Ramos et al ^{Reference Ramos, St-André, Rey, Oraichi and Bérard1} report that the use of antidepressant medications by women during the first trimester of pregnancy is not associated with an increased risk for major congenital malformations in children. The authors have a good database to study this topic but have described and analysed it using a case–control framework. They assembled two cohorts, with and without exposure to antidepressants during pregnancy. They then observed the various outcomes in both groups. We calculated the relative risk (RR) for major congenital malformations following use of antidepressants during first trimester of pregnancy as 1.13 (95% CI 0.86–1.48) from their published data. Estimating such relative risk and population attributable risk (5.76%) would have bolstered their arguments, as a cohort design is superior to a case–control strategy.

However, we suggest caution in generalising these findings because of two important limitations that were not acknowledged in their paper. If antidepressants are associated with more spontaneous abortions and an increased number of minor congenital anomalies, their lack of association with major congenital anomalies will not imply safety. A previous meta-analysis of 3567 women established a significantly increased RR of 1.45 (95% CI 1.19–1.77) for spontaneous abortions following use of antidepressants during pregnancy. ^{Reference Hemels, Einarson, Koren, Lanctôt and Einarson2} Individual antidepressants such as selective serotonin reuptake inhibitors ^{Reference Pastuszak, Schick-Boschetto, Zuber, Feldkamp, Pinelli, Sihn, Donnenfeld, McCormack, Leen-Mitchell and Woodland3} and other newer antidepressants ^{Reference Djulus, Koren, Einarson, Wilton, Shakir, Diav-Citrin, Kennedy, Voyer Lavigne, De Santis and Einarson4,Reference Chun-Fai-Chan, Koren, Fayez, Kalra, Voyer-Lavigne, Boshier, Shakir and Einarson5} have led to more miscarriages when compared with unexposed control groups. As Ramos et al have included exclusively women who had their pregnancies ending in delivery, they do not add any information regarding spontaneous abortions.
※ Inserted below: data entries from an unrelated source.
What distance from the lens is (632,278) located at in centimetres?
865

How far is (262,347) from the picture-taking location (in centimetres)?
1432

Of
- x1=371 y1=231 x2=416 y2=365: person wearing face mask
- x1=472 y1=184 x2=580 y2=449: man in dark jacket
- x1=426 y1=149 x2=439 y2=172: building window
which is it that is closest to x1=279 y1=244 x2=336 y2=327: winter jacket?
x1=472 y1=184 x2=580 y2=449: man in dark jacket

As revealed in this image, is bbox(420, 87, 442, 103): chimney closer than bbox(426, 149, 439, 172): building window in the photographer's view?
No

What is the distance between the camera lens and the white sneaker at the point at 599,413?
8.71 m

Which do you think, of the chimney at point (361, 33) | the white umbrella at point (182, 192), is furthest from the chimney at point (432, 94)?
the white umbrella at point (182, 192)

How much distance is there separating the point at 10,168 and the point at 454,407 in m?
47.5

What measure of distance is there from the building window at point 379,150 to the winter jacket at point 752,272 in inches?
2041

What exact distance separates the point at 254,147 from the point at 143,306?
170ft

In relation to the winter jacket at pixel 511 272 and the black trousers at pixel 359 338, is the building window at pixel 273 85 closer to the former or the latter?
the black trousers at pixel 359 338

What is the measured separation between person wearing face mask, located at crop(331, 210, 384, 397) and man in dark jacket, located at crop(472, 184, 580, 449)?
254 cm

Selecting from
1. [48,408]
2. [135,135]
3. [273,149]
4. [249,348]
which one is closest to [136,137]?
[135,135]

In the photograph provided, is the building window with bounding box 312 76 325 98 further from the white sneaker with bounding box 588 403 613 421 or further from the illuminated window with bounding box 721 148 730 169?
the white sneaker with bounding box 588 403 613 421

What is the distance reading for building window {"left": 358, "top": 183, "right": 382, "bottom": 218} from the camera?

In another study of 482 pregnant women, ^{Reference Chambers, Johnson, Dick, Felix and Jones6} fluoxetine caused significantly more prematurity (RR=4.8, 95% CI 1.1–20.8), more admissions to special care nurseries (RR=2.6, 95% CI 1.1–6.9) and worse neonatal adaptation (RR=8.7, 95% CI 2.9–26.6) after adjusting for all potential confounders. A total of 15.5% of infants exposed to fluoxetine had three or more minor congenital anomalies compared with 6.5% of infants who were not exposed to fluoxetine (P=0.03). ^{Reference Chambers, Johnson, Dick, Felix and Jones6} However, Ramos et al excluded minor congenital anomalies during case ascertainment without any explicit justification. Absence of association between use of antidepressants and major congenital malformations will not make a clinician confident to continue antidepressants during the first trimester of pregnancy if there are concerns over spontaneous abortions, prematurity and minor congenital anomalies. Hence, we encourage cautious interpretation of these findings as well as judicious use of antidepressants for women of reproductive age.